Document excerpt:
○ ○ ○

Pascal took his first vows on August 30, 1948, even though the Communist government had confiscated the Cistercians' land and schools. Within two years, the government had completely suppressed the Cistercians along with most other religious groups in Hungary. Six weeks before the monks were disbanded and the abbot imprisoned, Brother Pascal, who knew the country's Western border from his childhood, worked out a plan to prepare the "Great Escape" by clandestinely leaving the country for Austria. Using a chain of acquaintances, Fr. Pascal with 20 other young monks successfully crossed the Iron Curtain (with its mine fields, barbed wire fences, watch towers, armed guards and watch dogs) on September 5, 1950 and passed into Austria. However, the Austrian police under the command of the Soviet occupying forces captured nine of the refugees, and returned them to the Communist rulers of Hungary.

As the organizer of the escape and a nephew of Abbot Wendelin of Zirc, Pascal was dealt with particular harshly. In Abbot Wendelin's show trial, the government tried to use Pascal as a crown witness to prove a string of drummed up charges against his Abbot. Both Abbot Wendelin and Father Pascal were subjected to severe beatings and torture. Pascal, however, refused to testify against his abbot. He was sentenced to four years of prison. Pascal was still in solitary confinement when on August 30, 1951 his first set of temporary vows expired. As he later testified in a written deposition to the Holy See, in the absence of anyone to witness his vows, he wrote the renewal of his first vows on the wall of his prison cell. Three years later, when the time had come for his permanent, perpetual religious vows, he was still in prison. At that time, however, he was already allowed to work in a factory staffed by political prisoners with five Cistercians among them. In the lunch break of August 30, 1954, with Fr. Leonard Barta presiding, and four other Cistercians murmuring the text of their religious vows, Br. Pascal made his perpetual vows to seek Christ and his love in the Cistercian Order for the rest of his life.

○ ○ ○

Provided material:
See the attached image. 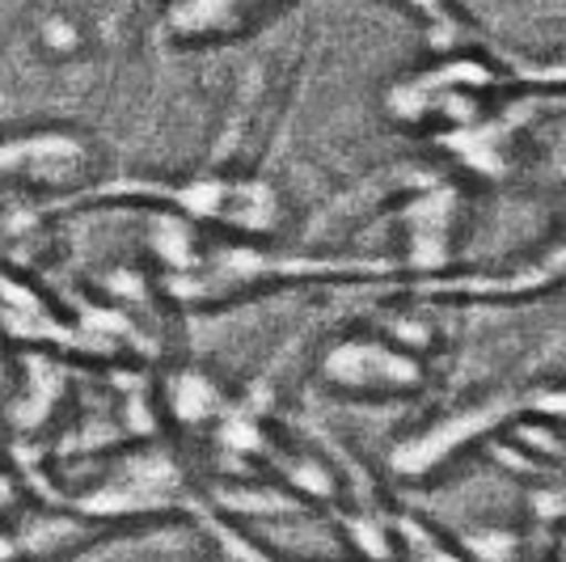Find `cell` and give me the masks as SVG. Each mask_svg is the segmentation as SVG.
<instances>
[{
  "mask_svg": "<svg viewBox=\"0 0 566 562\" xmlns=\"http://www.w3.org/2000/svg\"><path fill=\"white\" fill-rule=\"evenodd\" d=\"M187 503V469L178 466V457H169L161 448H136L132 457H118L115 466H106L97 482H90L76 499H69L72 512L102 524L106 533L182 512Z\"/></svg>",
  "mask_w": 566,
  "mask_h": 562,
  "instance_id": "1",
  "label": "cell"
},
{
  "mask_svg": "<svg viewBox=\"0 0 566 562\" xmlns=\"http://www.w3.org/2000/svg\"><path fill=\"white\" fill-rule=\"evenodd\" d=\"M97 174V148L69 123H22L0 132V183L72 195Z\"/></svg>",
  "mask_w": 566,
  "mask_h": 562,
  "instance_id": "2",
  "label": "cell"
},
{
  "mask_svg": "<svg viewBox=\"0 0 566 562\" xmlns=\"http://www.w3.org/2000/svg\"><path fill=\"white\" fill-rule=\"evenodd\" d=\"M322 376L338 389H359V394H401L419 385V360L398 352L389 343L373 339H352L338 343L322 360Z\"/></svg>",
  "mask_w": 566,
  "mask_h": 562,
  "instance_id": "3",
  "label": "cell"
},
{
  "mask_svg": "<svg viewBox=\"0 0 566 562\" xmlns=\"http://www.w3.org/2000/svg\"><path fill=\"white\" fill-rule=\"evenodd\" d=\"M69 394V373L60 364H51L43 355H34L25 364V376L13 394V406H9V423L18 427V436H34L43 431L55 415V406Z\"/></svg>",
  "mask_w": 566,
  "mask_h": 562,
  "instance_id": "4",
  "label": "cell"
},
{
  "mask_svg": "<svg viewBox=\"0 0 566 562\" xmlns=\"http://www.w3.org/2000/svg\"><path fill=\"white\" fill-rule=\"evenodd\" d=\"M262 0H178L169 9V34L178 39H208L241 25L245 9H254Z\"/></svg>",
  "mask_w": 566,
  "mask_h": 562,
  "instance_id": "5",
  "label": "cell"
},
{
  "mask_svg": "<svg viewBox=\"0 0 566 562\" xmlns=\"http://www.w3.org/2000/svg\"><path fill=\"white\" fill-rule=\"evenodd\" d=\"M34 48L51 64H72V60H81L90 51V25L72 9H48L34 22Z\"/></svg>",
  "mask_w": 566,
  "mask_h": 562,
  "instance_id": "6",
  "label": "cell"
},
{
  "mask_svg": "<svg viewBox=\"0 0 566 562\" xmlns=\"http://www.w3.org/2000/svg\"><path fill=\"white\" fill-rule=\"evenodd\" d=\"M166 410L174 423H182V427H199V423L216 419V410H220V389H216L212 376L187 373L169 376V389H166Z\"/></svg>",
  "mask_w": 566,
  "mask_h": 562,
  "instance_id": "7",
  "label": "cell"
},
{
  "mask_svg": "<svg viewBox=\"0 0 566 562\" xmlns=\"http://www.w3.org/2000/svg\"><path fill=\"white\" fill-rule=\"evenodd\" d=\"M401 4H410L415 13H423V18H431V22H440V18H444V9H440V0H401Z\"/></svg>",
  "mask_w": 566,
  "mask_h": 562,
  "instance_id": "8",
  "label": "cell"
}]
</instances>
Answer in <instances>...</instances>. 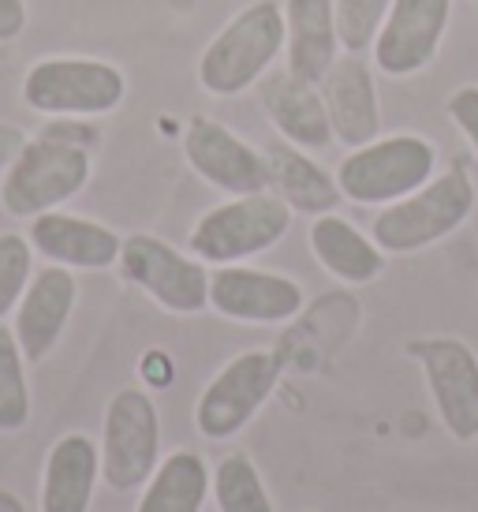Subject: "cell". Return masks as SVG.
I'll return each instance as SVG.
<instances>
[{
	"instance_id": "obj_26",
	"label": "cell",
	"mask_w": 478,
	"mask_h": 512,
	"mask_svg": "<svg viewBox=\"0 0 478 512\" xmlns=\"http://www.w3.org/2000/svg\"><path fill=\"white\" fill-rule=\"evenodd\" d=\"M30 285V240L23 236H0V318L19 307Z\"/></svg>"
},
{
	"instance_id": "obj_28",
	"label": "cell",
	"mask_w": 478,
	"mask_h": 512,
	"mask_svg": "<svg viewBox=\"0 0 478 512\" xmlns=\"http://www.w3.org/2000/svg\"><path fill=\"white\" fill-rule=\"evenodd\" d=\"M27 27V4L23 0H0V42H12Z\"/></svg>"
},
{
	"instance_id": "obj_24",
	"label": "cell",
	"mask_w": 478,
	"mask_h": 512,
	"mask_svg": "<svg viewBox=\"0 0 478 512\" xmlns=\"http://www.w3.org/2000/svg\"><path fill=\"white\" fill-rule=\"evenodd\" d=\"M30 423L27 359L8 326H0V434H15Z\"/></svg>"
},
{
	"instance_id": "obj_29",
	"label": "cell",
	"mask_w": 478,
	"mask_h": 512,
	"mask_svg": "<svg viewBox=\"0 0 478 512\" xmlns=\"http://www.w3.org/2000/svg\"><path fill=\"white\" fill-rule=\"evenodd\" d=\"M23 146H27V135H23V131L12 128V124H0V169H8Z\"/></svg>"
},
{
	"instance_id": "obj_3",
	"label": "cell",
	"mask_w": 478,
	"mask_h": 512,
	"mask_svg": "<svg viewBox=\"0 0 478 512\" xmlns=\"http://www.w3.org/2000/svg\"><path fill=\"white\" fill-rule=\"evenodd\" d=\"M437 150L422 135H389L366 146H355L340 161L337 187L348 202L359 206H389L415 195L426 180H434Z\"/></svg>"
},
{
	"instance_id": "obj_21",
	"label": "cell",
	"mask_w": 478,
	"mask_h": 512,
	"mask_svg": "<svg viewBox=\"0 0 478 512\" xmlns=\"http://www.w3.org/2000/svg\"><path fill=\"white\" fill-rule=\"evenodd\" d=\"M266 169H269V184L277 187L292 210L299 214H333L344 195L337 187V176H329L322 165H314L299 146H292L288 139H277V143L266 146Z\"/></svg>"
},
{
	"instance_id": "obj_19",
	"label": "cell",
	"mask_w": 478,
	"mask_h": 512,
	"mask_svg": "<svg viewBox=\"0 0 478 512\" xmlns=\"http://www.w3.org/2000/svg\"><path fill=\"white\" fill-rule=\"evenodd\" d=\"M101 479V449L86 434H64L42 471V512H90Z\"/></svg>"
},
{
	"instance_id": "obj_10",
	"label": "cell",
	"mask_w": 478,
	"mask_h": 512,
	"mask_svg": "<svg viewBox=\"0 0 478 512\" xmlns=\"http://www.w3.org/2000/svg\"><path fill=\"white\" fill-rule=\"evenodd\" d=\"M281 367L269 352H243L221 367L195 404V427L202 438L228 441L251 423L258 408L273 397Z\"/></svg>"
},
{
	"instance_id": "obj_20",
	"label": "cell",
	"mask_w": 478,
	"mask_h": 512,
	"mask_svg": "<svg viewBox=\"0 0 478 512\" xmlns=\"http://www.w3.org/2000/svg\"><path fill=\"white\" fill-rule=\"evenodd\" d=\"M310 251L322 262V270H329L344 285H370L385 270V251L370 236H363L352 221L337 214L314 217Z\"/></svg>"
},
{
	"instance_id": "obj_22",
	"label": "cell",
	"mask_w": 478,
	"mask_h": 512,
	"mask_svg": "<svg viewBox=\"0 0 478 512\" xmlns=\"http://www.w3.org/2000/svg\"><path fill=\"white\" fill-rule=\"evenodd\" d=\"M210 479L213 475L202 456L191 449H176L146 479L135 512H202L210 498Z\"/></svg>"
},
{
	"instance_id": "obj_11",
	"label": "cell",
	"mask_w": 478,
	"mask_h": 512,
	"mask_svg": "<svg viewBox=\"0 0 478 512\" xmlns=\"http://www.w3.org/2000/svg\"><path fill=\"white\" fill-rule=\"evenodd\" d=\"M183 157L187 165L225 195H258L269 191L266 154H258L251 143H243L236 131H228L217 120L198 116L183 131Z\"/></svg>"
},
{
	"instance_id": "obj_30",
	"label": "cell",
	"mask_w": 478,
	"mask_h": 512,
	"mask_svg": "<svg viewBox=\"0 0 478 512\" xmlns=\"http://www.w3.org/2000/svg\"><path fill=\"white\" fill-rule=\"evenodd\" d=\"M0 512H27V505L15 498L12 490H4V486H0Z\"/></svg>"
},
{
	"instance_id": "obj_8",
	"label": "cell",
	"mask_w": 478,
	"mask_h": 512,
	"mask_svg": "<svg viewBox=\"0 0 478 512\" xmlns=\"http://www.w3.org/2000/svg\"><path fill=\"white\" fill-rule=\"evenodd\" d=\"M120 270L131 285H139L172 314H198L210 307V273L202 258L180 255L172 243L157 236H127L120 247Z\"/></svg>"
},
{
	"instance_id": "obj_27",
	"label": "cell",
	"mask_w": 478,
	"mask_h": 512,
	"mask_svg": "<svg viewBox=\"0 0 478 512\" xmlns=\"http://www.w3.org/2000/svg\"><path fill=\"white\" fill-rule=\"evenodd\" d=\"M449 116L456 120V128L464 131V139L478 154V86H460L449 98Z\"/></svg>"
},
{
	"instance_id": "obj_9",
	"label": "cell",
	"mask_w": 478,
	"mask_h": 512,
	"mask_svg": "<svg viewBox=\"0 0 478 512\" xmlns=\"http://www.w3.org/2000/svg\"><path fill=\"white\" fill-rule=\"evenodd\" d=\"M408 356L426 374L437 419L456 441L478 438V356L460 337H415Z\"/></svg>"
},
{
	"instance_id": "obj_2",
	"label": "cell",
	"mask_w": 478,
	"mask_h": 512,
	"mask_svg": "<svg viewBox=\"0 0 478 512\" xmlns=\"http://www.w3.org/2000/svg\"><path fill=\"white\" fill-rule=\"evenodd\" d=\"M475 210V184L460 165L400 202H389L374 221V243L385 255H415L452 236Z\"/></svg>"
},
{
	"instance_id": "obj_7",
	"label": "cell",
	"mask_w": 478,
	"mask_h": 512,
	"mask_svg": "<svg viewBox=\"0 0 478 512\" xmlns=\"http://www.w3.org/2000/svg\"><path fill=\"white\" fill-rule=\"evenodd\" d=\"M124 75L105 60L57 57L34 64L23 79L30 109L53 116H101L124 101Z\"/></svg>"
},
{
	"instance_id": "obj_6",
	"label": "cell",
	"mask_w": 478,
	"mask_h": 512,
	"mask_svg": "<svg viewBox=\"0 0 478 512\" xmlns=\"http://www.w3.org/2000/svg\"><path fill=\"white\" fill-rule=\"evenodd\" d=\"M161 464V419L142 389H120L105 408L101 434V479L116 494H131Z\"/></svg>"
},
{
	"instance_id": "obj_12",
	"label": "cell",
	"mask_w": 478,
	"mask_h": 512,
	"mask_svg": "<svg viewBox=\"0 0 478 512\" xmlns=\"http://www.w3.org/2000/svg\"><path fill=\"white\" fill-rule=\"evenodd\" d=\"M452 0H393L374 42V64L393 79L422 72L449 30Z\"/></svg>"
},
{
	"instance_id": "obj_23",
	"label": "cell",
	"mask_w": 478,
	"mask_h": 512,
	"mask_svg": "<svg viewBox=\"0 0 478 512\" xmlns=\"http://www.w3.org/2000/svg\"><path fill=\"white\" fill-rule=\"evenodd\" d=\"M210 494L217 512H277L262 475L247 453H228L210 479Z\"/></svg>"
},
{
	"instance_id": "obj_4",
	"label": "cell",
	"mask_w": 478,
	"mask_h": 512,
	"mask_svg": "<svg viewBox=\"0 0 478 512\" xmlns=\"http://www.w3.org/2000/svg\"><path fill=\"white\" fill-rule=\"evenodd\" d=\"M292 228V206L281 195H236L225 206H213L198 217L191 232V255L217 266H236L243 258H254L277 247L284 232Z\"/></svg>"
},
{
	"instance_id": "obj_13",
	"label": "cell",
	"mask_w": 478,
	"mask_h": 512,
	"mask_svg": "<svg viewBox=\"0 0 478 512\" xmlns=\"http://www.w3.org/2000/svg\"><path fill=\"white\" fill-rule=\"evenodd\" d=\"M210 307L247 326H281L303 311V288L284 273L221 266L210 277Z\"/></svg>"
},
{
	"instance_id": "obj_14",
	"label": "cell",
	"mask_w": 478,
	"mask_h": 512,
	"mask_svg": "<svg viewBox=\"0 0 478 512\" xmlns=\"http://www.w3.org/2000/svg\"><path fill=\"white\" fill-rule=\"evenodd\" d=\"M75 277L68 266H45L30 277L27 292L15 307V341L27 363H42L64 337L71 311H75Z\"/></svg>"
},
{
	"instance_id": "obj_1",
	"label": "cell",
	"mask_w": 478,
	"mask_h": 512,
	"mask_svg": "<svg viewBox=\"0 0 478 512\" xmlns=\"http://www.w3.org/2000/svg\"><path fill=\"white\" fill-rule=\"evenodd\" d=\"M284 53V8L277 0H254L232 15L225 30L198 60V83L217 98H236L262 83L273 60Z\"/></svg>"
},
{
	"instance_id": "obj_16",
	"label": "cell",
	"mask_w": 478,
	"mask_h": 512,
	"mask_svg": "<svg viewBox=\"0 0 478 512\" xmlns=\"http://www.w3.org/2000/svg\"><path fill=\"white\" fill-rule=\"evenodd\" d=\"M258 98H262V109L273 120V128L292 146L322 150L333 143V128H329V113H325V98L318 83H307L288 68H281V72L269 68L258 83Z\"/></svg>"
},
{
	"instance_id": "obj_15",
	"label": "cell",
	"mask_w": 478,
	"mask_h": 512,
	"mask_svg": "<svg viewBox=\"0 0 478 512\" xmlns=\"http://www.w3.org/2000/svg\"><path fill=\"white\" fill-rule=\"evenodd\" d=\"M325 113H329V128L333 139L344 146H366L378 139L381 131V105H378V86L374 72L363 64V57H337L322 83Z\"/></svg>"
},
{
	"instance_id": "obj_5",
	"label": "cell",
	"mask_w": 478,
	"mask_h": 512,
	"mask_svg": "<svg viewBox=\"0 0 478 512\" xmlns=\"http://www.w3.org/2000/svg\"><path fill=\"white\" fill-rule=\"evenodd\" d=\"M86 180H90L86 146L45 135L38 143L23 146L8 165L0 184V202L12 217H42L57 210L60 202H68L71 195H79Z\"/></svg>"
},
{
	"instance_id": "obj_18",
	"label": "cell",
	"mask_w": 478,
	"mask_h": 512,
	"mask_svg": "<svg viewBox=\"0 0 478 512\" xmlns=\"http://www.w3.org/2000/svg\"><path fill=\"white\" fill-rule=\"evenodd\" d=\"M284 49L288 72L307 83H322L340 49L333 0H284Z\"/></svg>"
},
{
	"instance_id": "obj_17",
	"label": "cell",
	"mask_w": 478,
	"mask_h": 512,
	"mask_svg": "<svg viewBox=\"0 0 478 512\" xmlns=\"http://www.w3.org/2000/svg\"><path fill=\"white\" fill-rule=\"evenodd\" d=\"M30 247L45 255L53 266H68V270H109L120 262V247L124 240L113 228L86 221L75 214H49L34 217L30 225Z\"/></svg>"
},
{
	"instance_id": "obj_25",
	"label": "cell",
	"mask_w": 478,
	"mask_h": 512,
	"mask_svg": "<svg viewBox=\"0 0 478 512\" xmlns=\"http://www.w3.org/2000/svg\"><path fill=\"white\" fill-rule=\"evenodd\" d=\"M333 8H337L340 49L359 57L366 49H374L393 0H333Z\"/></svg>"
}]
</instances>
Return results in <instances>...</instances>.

○ ○ ○

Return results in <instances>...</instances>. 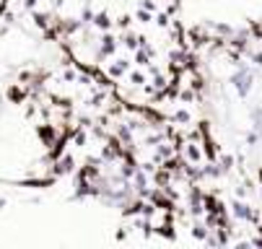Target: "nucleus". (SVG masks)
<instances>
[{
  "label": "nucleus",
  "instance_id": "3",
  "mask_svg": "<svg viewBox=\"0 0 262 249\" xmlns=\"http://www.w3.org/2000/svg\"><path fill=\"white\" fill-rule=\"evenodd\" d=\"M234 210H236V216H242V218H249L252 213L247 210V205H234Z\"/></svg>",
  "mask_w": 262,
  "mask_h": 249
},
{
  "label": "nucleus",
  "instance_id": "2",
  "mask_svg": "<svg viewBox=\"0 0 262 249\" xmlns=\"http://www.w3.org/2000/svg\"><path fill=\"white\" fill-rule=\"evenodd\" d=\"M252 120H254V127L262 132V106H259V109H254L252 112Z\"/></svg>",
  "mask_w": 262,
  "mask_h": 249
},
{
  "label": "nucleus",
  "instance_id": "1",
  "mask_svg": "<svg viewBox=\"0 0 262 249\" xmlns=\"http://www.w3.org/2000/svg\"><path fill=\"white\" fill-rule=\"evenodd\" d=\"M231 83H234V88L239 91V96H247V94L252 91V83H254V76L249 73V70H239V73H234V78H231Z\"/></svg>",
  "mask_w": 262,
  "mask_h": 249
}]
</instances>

○ ○ ○

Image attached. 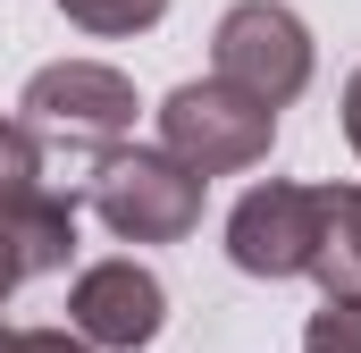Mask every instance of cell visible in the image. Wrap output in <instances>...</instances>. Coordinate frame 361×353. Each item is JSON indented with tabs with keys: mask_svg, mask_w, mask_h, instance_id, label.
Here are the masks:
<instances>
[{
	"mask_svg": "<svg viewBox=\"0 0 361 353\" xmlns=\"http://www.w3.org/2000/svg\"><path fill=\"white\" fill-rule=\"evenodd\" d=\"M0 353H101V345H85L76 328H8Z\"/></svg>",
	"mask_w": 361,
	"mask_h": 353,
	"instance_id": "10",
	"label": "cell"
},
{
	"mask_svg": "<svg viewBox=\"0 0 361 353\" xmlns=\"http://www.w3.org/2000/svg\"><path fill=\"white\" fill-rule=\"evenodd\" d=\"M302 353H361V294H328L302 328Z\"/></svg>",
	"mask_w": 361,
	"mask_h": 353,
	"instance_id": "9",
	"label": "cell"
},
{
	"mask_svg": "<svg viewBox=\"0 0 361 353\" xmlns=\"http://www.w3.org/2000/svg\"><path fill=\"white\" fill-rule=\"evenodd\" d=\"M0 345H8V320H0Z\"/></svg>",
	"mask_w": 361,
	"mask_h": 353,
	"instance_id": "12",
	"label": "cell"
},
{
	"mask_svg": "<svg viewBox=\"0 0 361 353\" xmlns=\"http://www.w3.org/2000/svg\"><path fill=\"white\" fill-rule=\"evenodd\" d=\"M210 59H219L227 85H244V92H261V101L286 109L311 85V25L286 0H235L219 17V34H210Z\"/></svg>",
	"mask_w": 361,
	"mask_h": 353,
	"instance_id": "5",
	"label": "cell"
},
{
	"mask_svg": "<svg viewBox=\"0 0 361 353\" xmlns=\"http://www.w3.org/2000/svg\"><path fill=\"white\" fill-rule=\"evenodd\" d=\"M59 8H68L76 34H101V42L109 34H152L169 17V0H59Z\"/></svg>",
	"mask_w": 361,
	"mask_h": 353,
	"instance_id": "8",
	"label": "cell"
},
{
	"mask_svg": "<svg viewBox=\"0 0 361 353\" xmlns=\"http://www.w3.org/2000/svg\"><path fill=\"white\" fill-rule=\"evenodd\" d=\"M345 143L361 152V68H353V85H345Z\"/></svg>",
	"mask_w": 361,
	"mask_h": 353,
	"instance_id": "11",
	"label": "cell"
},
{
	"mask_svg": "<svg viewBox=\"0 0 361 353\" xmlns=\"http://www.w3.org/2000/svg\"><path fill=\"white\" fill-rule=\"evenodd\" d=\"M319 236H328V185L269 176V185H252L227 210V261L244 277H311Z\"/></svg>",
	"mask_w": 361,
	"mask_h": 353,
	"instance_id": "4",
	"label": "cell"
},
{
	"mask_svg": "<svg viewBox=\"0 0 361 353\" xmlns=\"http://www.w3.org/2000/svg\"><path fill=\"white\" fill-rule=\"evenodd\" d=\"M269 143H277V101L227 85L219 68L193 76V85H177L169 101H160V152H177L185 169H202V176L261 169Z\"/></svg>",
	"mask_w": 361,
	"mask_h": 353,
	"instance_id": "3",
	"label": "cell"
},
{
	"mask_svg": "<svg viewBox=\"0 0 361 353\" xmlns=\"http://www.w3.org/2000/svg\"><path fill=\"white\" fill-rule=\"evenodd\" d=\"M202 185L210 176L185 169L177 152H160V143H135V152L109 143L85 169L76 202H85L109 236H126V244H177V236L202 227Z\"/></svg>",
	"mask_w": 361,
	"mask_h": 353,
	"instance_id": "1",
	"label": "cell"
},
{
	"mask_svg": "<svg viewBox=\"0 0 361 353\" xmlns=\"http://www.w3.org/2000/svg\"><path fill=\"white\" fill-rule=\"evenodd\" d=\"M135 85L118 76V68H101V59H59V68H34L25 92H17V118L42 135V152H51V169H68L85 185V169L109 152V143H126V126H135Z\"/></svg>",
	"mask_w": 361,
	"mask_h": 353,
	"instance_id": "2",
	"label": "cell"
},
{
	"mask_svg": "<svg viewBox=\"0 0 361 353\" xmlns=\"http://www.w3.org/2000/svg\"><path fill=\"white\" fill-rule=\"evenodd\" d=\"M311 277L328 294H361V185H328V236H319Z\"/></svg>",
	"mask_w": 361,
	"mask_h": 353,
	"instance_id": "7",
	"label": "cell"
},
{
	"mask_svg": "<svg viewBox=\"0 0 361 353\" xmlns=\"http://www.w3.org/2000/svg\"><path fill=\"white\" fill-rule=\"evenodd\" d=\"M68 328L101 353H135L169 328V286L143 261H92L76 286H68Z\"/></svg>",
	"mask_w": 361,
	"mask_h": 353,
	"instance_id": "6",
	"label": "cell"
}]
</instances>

○ ○ ○

What to do:
Using the text about Pascal, answer these questions:
1. On what date did Pascal and the other young monks cross into Austria?
2. How long was the prison sentence given to Pascal?
3. Who presided when Pascal made his perpetual vows?
The lines are separate material with no connection to the text about Pascal.

Exercise solution:
1. September 5, 1950
2. Four years
3. Fr. Leonard Barta